2 class x 2 member example

To understand what SupCon or NT-Xent loss is calculating, I'm making up a simple example with 2 classes each having 2 members, a total of 4 data points each in $R^5$.

embeddings = torch.randn(4,5)
embeddings

tensor([[-1.0192, -1.2504,  0.6781, -1.4978, -0.2036],
        [-0.3796, -0.6767,  0.7013, -1.0596, -0.9061],
        [ 0.4155, -0.4153, -1.3006,  0.6536, -1.1877],
        [ 0.5762,  1.0520, -0.2545, -0.2044,  0.9800]])

Their labels are known. Let's assume that a,c are of one class and b,d are of the other class.

labels = torch.tensor([0,1,0,1])

PyTorch Metric Learning calculation

# SupCon
loss_func = losses.SupConLoss(temperature=1)
loss_func(embeddings, labels)

tensor(1.5018)

# NT-Xent
loss_func = losses.NTXentLoss(temperature=1)
loss_func(embeddings, labels)

tensor(1.5018)

SupCon paper calculation

To use the SupCon loss implemented by the original authors, we first need to rearrange the data to a 3-D tensor. Because the implementation uses dot products as the scoring function, we need to normalize the data to be consistent with other methods.

e1, e2 = torch.split(embeddings, [2, 2], dim=0)
features = torch.cat([e1.unsqueeze(1), e2.unsqueeze(1)], dim=1)
features

tensor([[[-1.0192, -1.2504,  0.6781, -1.4978, -0.2036],
         [ 0.4155, -0.4153, -1.3006,  0.6536, -1.1877]],

        [[-0.3796, -0.6767,  0.7013, -1.0596, -0.9061],
         [ 0.5762,  1.0520, -0.2545, -0.2044,  0.9800]]])

features = F.normalize(features,dim=2)
features

tensor([[[-0.4408, -0.5408,  0.2932, -0.6477, -0.0880],
         [ 0.2111, -0.2110, -0.6607,  0.3321, -0.6034]],

        [[-0.2178, -0.3883,  0.4024, -0.6080, -0.5199],
         [ 0.3640,  0.6646, -0.1608, -0.1291,  0.6191]]])

Labels need to reformatted too.

labels = torch.tensor([0,1])

# SupCon
criterion = SupConLoss(temperature=1,base_temperature=1,contrast_mode="all")
criterion(features,labels)

tensor(1.5018)

# NT-Xent
criterion = SupConLoss(temperature=1,base_temperature=1,contrast_mode="all")
criterion(features)

tensor(1.5018)

The two approaches gave the same result for both losses. But what are they really calculating? I did in a naive way using numpy and scipy to show just that.

numpy scipy calculation

First, I calculate pairwise cosine similarity between the data points. I fill in the diagonal of the distance matrix with negative infinity to mask out self cosine similarity in the calculation of softmax in the next step.

mat = 1-spatial.distance.cdist(embeddings,embeddings,'cosine')
np.fill_diagonal(mat, -np.inf)
mat

array([[       -inf,  0.8635144 , -0.33467347, -0.53787604],
       [ 0.8635144 ,        -inf, -0.11811661, -0.64539926],
       [-0.33467347, -0.11811661,        -inf, -0.37355578],
       [-0.53787604, -0.64539926, -0.37355578,        -inf]])

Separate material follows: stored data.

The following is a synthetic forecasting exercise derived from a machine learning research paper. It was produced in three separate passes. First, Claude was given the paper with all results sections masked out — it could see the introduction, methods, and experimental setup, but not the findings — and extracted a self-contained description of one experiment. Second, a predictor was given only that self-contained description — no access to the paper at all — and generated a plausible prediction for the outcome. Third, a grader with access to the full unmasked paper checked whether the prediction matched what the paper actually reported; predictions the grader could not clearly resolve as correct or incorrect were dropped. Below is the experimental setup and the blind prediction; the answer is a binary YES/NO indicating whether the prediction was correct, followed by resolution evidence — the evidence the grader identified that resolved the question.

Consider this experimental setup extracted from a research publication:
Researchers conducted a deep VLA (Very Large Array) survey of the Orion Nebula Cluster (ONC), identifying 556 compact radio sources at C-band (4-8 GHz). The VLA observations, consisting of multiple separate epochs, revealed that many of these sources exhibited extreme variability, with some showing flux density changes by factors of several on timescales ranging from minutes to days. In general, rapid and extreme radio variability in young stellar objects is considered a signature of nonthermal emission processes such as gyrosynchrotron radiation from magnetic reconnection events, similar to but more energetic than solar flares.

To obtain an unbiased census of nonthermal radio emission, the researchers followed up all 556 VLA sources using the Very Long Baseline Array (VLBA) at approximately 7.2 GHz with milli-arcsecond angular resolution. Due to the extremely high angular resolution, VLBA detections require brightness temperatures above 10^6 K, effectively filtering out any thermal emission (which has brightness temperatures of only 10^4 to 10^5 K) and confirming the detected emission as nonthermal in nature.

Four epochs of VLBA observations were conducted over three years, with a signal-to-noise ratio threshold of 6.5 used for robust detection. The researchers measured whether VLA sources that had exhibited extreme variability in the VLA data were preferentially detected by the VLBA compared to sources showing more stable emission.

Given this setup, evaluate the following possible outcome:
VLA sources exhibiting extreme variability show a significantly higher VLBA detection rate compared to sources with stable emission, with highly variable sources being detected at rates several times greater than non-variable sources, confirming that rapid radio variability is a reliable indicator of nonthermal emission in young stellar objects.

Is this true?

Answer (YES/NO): NO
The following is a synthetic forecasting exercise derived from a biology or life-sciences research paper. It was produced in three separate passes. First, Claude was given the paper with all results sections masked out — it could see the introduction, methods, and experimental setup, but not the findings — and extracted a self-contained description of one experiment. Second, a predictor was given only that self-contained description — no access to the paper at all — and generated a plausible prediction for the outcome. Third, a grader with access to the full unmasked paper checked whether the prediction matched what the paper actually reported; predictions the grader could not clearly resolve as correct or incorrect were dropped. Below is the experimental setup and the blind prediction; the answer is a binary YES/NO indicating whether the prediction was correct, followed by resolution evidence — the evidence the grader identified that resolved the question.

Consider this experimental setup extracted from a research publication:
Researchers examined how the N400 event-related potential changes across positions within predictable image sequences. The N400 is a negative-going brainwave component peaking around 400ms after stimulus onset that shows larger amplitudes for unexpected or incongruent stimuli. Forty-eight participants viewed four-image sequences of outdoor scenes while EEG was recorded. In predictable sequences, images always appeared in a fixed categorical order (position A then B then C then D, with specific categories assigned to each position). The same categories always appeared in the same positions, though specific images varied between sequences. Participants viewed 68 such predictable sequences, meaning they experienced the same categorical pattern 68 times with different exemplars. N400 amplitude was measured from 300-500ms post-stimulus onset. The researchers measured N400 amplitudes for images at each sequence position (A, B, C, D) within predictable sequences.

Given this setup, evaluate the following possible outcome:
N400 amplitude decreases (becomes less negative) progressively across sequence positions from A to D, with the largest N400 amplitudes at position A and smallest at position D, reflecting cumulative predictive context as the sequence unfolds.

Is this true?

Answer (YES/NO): NO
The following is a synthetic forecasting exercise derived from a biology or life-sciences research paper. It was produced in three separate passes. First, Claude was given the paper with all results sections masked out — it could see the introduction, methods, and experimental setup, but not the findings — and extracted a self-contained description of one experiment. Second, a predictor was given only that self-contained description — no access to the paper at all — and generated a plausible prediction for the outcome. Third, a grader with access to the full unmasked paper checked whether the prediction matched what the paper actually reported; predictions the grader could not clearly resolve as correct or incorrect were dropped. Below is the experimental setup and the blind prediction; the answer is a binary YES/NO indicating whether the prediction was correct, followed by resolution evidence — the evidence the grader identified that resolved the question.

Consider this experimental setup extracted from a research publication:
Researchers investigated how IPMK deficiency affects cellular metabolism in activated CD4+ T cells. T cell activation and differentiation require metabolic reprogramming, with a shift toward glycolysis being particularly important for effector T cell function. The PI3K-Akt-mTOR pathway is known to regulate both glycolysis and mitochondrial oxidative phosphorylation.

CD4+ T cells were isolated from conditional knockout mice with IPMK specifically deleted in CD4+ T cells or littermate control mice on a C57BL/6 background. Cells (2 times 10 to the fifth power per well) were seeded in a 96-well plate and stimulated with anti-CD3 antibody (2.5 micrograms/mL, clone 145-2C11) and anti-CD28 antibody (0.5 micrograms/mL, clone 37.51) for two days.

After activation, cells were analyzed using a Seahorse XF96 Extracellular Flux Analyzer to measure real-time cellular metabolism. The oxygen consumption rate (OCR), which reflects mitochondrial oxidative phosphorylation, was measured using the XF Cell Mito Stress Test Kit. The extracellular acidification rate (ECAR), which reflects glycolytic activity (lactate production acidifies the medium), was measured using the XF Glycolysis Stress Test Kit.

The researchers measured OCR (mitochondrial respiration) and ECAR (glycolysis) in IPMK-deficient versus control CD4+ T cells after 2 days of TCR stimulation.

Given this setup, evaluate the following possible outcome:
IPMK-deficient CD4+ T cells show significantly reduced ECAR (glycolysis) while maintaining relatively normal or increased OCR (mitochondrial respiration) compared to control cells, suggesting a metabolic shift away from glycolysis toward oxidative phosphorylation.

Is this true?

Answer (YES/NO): NO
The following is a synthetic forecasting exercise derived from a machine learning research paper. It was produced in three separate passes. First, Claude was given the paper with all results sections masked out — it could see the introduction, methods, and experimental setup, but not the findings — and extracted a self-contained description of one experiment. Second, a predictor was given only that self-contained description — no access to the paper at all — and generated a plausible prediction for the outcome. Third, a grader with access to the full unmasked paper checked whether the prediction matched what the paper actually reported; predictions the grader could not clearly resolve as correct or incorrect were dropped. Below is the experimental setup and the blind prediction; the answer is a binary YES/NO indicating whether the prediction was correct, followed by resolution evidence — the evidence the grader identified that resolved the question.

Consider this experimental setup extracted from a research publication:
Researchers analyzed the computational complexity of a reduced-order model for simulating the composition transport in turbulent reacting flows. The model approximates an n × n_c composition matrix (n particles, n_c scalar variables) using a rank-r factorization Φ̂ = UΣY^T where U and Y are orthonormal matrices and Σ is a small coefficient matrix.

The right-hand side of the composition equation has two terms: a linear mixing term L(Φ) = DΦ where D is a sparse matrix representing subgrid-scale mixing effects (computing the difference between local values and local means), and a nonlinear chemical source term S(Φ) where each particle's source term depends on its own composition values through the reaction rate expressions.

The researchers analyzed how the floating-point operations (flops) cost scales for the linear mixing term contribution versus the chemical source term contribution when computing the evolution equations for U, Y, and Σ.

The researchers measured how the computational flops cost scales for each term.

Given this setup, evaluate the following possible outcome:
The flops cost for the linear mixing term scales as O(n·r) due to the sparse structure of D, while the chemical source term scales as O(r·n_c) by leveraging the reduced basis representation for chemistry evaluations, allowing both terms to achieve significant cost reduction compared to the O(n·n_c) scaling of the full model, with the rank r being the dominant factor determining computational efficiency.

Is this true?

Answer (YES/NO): NO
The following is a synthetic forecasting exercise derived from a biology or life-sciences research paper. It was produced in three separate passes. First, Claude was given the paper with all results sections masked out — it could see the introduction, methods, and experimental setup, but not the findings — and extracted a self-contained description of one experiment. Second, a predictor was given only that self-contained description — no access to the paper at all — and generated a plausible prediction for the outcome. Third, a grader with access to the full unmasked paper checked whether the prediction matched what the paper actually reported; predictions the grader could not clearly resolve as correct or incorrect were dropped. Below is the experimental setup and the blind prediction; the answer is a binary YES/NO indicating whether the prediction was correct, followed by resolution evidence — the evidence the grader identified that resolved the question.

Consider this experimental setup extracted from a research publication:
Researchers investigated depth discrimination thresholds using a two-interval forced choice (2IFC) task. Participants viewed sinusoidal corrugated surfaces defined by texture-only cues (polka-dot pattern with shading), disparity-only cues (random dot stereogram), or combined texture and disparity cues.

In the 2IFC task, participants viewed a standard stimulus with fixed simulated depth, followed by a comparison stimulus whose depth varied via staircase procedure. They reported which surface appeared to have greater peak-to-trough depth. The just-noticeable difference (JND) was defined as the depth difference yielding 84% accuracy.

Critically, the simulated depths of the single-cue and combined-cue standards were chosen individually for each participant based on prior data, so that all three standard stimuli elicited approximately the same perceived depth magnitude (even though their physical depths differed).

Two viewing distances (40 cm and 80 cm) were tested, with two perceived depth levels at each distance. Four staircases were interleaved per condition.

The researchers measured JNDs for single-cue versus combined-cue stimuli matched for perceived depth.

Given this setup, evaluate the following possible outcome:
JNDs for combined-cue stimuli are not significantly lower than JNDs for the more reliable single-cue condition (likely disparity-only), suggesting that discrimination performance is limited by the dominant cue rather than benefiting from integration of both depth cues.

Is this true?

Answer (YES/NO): NO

Then I calculate the softmax of each pair. Below using the softmax function from scipy I calculate the softmax of both positive and negative pairs but later I only need the softmax of the positive pairs. This is essentially calculating $\frac{exp(z_i\cdot z_p/\tau)}{\underset{a\in A(i)}{\Sigma}exp(z_i\cdot z_a/\tau)}$ (for simplicity temperature $\tau$ is set to 1 across all calculations).

softmax_mat = softmax(mat,axis = 1)
softmax_mat

array([[0.        , 0.64599699, 0.19492346, 0.15907955],
       [0.62662548, 0.        , 0.23479623, 0.13857828],
       [0.31214322, 0.38761748, 0.        , 0.3002393 ],
       [0.32502912, 0.29189425, 0.38307663, 0.        ]])

# SupCon == NT-Xent
-(np.log(softmax_mat[0,2])+ np.log(softmax_mat[1,3])+np.log(softmax_mat[2,0])+np.log(softmax_mat[3,1]))/4

1.5017812656385385

So now we know what the SupCon loss is calculating:

For simplicity I omitted the exponential and logarithm operations and only focused on what the positive and negative pairs are. Because there are two classes each with two members, here NT-Xent loss is equivalent to SupCon loss.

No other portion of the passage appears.